Posts and engagement have risen drastically, and there’s been a shift to ‘increasingly violent language’, reports Dylan Reeve for IRL.
The current delta outbreak has brought with it a “sharp increase in the popularity and intensity of Covid-19-specific disinformation”, according to a new report from The Disinformation Project, part of University of Auckland research centre Te Pūnaha Matatini.
The researchers behind the project have been studying online disinformation in Aotearoa since early 2020. Yesterday, they released a working paper about their most recent study into the effects of online mis- and disinformation, covering the period from when New Zealand’s latest Covid outbreak was detected on August 17 up to the end of last week.
Over the 12-week period, they observed a “sharp increase in the popularity and intensity of Covid-19-specific disinformation” as well as “other forms of ‘dangerous speech’ and disinformation, related to far-right ideologies”.
“We started noticing that there was a closer link between Covid-19 disinformation and wider sets of fringe beliefs,” explained Kate Hannah, the project lead of The Disinformation Project, in a briefing to media. “From August last year we noticed it was becoming two or three steps to take people through to white supremacist or far-right ideologies, QAnon material, extreme misogyny, incel material and transphobic material, and we started viewing Covid disinformation as one of the entry-level ideas that draws people down these further disinformation ideology pathways.”

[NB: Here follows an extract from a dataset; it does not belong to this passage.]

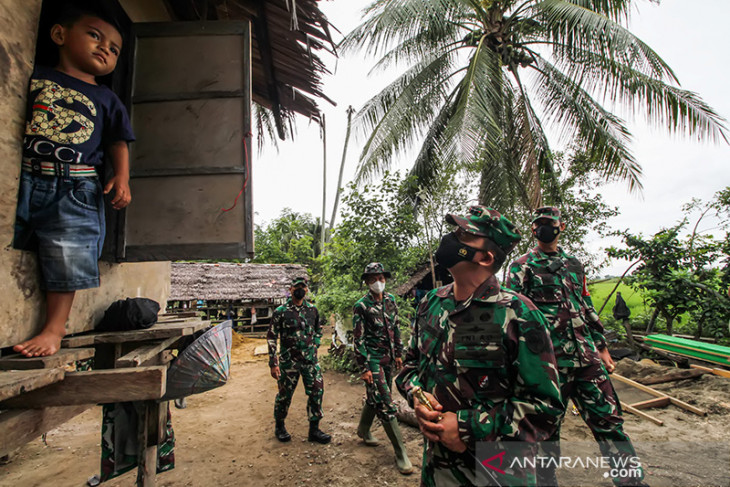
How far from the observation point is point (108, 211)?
104 inches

The project classifies the information collected in a variety of ways, drawing distinctions between misinformation (false information created without intent to cause harm), disinformation (false information purposely created to cause harm) and malinformation (true information used with ill intent). They also use a category of communication called “dangerous speech”, which is speech that “can increase the risk that its audience will condone or participate in violence against members of another group” – a more nuanced definition than the commonly cited “hate speech”.
Since the beginning of lockdown in August, the group observed that “posts and engagement have drastically increased”, and they continue to “show a trajectory of growth and spread that is increasing, widening, and deepening every week”.

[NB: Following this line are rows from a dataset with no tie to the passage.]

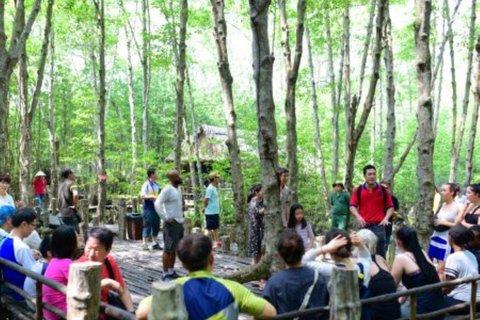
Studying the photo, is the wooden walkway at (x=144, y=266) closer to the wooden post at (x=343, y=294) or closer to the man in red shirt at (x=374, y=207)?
the man in red shirt at (x=374, y=207)

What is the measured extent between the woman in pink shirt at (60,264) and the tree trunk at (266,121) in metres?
2.76

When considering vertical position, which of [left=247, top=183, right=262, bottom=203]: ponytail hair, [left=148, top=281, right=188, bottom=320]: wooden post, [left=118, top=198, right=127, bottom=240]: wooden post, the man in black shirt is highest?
[left=247, top=183, right=262, bottom=203]: ponytail hair

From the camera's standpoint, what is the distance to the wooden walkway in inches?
253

“From the beginning of level four in the delta outbreak it has been utterly amazing,” said Hannah. “The level has gone up and up and up. We’ve had a hundred-fold increase in followers in various Facebook pages and groups we’ve been following for over a year.”
Among the trends identified by The Disinformation Project over this period has been a marked shift from “vaccine hesitancy” to “vaccine resistance”, where individuals are now making their refusal to vaccinate a part of their identity. This shift makes counter speech even more difficult and “often leads to further entrenchment of identity within this framework”.
Another key observation is the adoption of Telegram as the platform of choice for these groups, as mainstream social media sites like Facebook and Twitter have taken a more forceful stance against mis- and disinformation. Telegram offers no “platform-level guidelines or interventions such as the use of interstitials [the inserted warnings about disinformation that appear on the likes of Facebook and Twitter]”. What’s more, having already been adopted widely by alt-right and QAnon groups internationally, the ease of sharing content between groups on the platform means it provides a practically seamless way for those ideologies to spread among their local counterparts.
“Telegram has moved from being what people would have thought of as a messaging app with no rules and affordances, to being fully platform-ised,” explained Hannah. “It provides all the tools people need to do live streams, live chats, and share information instantly. [Telegram] has no oversight. There’s no rules, no regulations. Netsafe can’t go and talk to someone at Telegram.”
As well as an overall increase in content volume over the past 12 weeks, the project also identified a shift in language and image choice, saying that “increasingly violent language and other forms of expression, [have] become normalised and justified within the groups and individuals who make up the disinformation community in-group”.
While much of what The Disinformation Project has reported on could be broadly true of similar groups and communities worldwide, there are localised factors that they have identified here. Among other things, the project identifies the ways in which the predominantly Pākehā-dominated communities are adopting Māori iconography and concerns, and cite specifically the “increasing use of Māori voices, narratives, and imagery for agendas of white supremacist individuals and groups who make up one cluster we study”.
And while Māori kaupapa is being exploited, at the same time Māori, along with many other minorities, are targets. An example in the report identifies how mainstream media coverage of increasing uptake of vaccination among Māori has been weaponised within disinformation groups and used to reinforce discriminatory ideas.
“A lot of us who are campaigning for our whānau to get vaccinated also happen to be the same people that have been engaged in Treaty justice campaigns for quite some time,” said indigenous rights expert Tina Ngata at the briefing. “We’ve been subjected to threats and harassment from these groups who are now co-opting our symbols and doing what is referenced in the report as ‘accusations in the mirror’ – framing us as the bad Māori and framing other people, who they are moulding and shaping, as good Māori.”
While the report does make for disheartening reading, Hannah urges perspective. “It’s a very noisy bunch of people,” she said. “They feel like they’re making more noise, and they’re making noise in a way that’s scary and anxiety inducing, but they’re doing that because we’re reaching these really high numbers of people vaccinated.”
In short, they remain a very vocal minority.